* TRY IT *
Would you set down every line of the data below exactly as it reads?

[Data entries]

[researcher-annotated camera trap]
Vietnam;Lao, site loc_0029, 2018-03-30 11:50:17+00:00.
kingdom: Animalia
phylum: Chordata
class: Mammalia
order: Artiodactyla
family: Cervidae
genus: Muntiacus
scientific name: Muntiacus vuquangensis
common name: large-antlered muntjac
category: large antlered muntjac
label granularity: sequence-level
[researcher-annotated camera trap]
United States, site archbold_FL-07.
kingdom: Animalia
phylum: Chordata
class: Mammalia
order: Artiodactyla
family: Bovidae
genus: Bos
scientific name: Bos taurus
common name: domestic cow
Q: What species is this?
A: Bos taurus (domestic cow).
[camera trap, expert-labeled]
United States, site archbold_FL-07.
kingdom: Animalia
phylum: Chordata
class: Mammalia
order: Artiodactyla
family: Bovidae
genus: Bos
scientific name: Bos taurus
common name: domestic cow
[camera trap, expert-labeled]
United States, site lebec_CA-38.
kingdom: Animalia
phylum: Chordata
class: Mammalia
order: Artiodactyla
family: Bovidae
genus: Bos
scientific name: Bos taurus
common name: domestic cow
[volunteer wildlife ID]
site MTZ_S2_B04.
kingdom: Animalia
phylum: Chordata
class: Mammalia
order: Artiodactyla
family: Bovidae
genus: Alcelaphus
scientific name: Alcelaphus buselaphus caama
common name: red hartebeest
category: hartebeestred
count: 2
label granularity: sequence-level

* PROBLEM SOLUTION *
[researcher-annotated camera trap]
Vietnam;Lao, site loc_0029, 2018-03-30 11:50:17+00:00.
kingdom: Animalia
phylum: Chordata
class: Mammalia
order: Artiodactyla
family: Cervidae
genus: Muntiacus
scientific name: Muntiacus vuquangensis
common name: large-antlered muntjac
category: large antlered muntjac
label granularity: sequence-level
[researcher-annotated camera trap]
United States, site archbold_FL-07.
kingdom: Animalia
phylum: Chordata
class: Mammalia
order: Artiodactyla
family: Bovidae
genus: Bos
scientific name: Bos taurus
common name: domestic cow
Q: What species is this?
A: Bos taurus (domestic cow).
[camera trap, expert-labeled]
United States, site archbold_FL-07.
kingdom: Animalia
phylum: Chordata
class: Mammalia
order: Artiodactyla
family: Bovidae
genus: Bos
scientific name: Bos taurus
common name: domestic cow
[camera trap, expert-labeled]
United States, site lebec_CA-38.
kingdom: Animalia
phylum: Chordata
class: Mammalia
order: Artiodactyla
family: Bovidae
genus: Bos
scientific name: Bos taurus
common name: domestic cow
[volunteer wildlife ID]
site MTZ_S2_B04.
kingdom: Animalia
phylum: Chordata
class: Mammalia
order: Artiodactyla
family: Bovidae
genus: Alcelaphus
scientific name: Alcelaphus buselaphus caama
common name: red hartebeest
category: hartebeestred
count: 2
label granularity: sequence-level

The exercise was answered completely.